**Task to carry out**
Write the next part of the report on jailed Maoist sympathizer Kobad Ghandy's worsening condition, picking up right after its last sentence.

**Text provided**
Jailed Maoist sympathizer Kobad Ghandy’s condition is worsening
"Kobad is moving towards window number four with the help of a walking stick. When he smiles on seeing us, I notice that one of his front teeth is missing.” So wrote Maoist sympathizer Kobad Ghandy’s (pictured) old Doon School friend Gautam Vohra in an email dated August 16, 2018 regarding his visit along with lawyer Rohit Thakur, Harshit Dhingra who is coordinating his legal battles and healer Meenal Madhukar to Hazaribagh jail in Jharkhand.
"The window is covered by a wire mesh. One at his end. The other at ours. The distance between him and the visitors is further enhanced by an elongated cemented channel that goes the length of all the windows.
"We have to pick up phones to get across to Kobad. I am meeting him in prison again almost a decade after I established contact with him at Tihar (jail). There too a wire mesh divided us. But at Tihar I was alone with him in a room. At Hazaribagh jail, built in the 19th century by the British, we are standing outside, alongside the other prisoners, some four to a window, several shouting to get themselves heard.
"Since then (the meeting in Tihar), Kobad has been taken to several prisons across the country. He was relatively better treated in Andhra prisons as there he held the status of a political prisoner. In Hazaribagh, as elsewhere, he is a common criminal, an under trial for almost a decade. The irony is not a single charge under UAPA (Unlawful Activities Prevention Act) has been proved against him in all these years, except a minor charge or two of assuming a false identity.

**Data under study**
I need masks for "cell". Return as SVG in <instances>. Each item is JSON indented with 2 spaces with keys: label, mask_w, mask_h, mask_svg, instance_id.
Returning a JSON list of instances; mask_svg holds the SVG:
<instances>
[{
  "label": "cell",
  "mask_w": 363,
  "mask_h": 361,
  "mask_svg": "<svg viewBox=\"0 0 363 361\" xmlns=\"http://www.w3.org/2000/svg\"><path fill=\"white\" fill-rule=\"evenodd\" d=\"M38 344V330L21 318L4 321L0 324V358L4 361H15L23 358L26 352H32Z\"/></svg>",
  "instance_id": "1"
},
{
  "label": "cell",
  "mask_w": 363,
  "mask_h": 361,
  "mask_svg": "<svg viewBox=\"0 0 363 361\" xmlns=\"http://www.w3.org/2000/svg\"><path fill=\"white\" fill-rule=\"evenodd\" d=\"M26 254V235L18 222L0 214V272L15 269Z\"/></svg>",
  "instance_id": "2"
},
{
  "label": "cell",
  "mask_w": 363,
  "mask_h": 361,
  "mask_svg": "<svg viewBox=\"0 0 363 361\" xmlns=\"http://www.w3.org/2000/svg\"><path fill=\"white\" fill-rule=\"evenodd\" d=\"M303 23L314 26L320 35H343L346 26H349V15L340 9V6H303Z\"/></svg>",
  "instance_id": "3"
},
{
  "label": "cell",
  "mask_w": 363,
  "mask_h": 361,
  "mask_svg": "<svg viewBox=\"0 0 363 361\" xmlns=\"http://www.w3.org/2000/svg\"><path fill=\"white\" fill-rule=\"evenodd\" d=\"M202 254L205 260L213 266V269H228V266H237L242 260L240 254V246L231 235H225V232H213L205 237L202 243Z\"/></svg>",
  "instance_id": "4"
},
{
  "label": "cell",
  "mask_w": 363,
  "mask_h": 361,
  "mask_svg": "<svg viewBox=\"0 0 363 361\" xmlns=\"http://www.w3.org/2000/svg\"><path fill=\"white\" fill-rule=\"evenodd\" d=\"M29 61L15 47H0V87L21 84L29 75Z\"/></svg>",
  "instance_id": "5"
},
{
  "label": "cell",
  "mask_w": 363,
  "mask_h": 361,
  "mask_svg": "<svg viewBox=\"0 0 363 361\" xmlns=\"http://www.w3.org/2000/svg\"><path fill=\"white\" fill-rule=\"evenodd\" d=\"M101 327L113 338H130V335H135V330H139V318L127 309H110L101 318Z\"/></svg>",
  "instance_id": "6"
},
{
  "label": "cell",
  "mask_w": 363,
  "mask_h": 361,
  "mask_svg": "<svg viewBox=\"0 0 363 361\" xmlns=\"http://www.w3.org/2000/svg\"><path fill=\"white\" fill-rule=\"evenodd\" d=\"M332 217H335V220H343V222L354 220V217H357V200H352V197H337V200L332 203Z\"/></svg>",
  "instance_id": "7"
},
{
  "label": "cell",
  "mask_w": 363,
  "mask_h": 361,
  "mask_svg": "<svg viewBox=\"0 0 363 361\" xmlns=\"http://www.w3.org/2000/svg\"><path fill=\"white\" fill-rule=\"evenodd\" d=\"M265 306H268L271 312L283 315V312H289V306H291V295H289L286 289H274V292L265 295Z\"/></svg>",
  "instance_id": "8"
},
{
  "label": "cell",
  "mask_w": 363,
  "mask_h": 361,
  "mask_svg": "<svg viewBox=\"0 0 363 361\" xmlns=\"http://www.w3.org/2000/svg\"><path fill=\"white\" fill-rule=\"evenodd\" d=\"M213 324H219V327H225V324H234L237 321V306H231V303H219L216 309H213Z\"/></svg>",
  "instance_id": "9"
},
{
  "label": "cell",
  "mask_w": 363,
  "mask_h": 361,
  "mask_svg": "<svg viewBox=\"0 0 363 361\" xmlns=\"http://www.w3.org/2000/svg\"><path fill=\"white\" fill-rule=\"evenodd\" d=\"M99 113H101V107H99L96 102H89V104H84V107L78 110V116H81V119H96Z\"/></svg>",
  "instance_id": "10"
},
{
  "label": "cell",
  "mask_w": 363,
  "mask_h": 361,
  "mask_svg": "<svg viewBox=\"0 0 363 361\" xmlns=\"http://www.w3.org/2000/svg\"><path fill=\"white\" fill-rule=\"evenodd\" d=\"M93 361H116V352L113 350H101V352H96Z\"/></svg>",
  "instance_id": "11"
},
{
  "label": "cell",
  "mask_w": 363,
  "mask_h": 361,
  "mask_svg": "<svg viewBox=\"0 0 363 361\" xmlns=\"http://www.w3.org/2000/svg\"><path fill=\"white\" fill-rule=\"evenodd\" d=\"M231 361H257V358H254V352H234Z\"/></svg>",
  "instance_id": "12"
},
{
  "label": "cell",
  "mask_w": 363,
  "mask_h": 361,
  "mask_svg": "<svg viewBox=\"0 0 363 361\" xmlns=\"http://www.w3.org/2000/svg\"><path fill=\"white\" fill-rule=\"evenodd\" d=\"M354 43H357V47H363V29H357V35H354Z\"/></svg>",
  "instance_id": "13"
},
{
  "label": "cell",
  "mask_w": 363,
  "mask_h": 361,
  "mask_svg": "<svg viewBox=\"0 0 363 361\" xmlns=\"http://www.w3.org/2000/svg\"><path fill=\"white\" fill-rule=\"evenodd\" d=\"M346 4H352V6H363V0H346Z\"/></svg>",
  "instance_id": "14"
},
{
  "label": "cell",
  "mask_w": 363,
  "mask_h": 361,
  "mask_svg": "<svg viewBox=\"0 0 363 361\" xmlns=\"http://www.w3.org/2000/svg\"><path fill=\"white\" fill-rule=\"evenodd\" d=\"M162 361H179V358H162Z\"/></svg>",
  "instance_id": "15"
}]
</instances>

**Response to the task**
"I am hoping to hear that he is better off in Hazaribagh jail than he was at Tihar. For his letters from the Delhi jail were full of incidents of denials of basic rights, even harassment. So, the four of us are perturbed to hear that conditions are much worse: he is routinely refused access to the outside world. His letters do not get posted, he is not allowed to use the phone, letters to him reach late if at all, the simplest of requests are ignored…
"The plan is to file a petition in the Supreme Court so that the State informs us about the cases and charges of terrorism that have been filed against him. If these are similar, as they have been under UAPA, they should be dismissed as the other courts have done. Hence Kobad will be spared the merry-go-round which he has had to go through so far. In fact as per the ‘confessional statements’ that Kobad is alleged to have made, he is next due for hearings in Orissa and Chhatisgarh. Aged 71, his health cannot take it.
"Kobad asks Thakur if he has filed the case on medical grounds. For unlike other prisons, the medical care in Hazaribagh jail is minimal. And Kobad is particularly concerned about his deteriorating prostate condition. Thakur informs him that he has not yet been able to get the report from the jail hospital doctor. He has also been unable to get access to the superintendent who can address the problems being faced by Kobad.
"Madhukar talks to Kobad about reflecting positive energy. For, he has expressed only the negatives... Kobad listens with a smile to these new ideas. He is keen to get answers from Dhingra who is coordinating his legal battles. Kobad is told that this trick of the State has to be dealt with, the trick that as soon as he wins one case, the police whisk him away to be tried for another case in another state. That is how they have been able to prolong the case.
"As we bid farewell to Kobad, expressing our solidarity, I see a resigned look on his face. We are keen to meet the superintendent Hamid Akhtar and send in our request. He is busy in another wing of the jail and does not respond. After lunch, we go to his residence; we are summoned to his verandah where he reclines under the fan even as swallows dash in and out. Before us is the vista of a large space dominated by a forest overlooking the lake. The trees have enormous girths, towering over the surroundings, probably planted by the (British) a century or two ago.”
Akhtar gave Thakur "his direct number… Now access will not be an issue and hopefully Kobad’s immediate health problems can be attended to,” noted Vohra.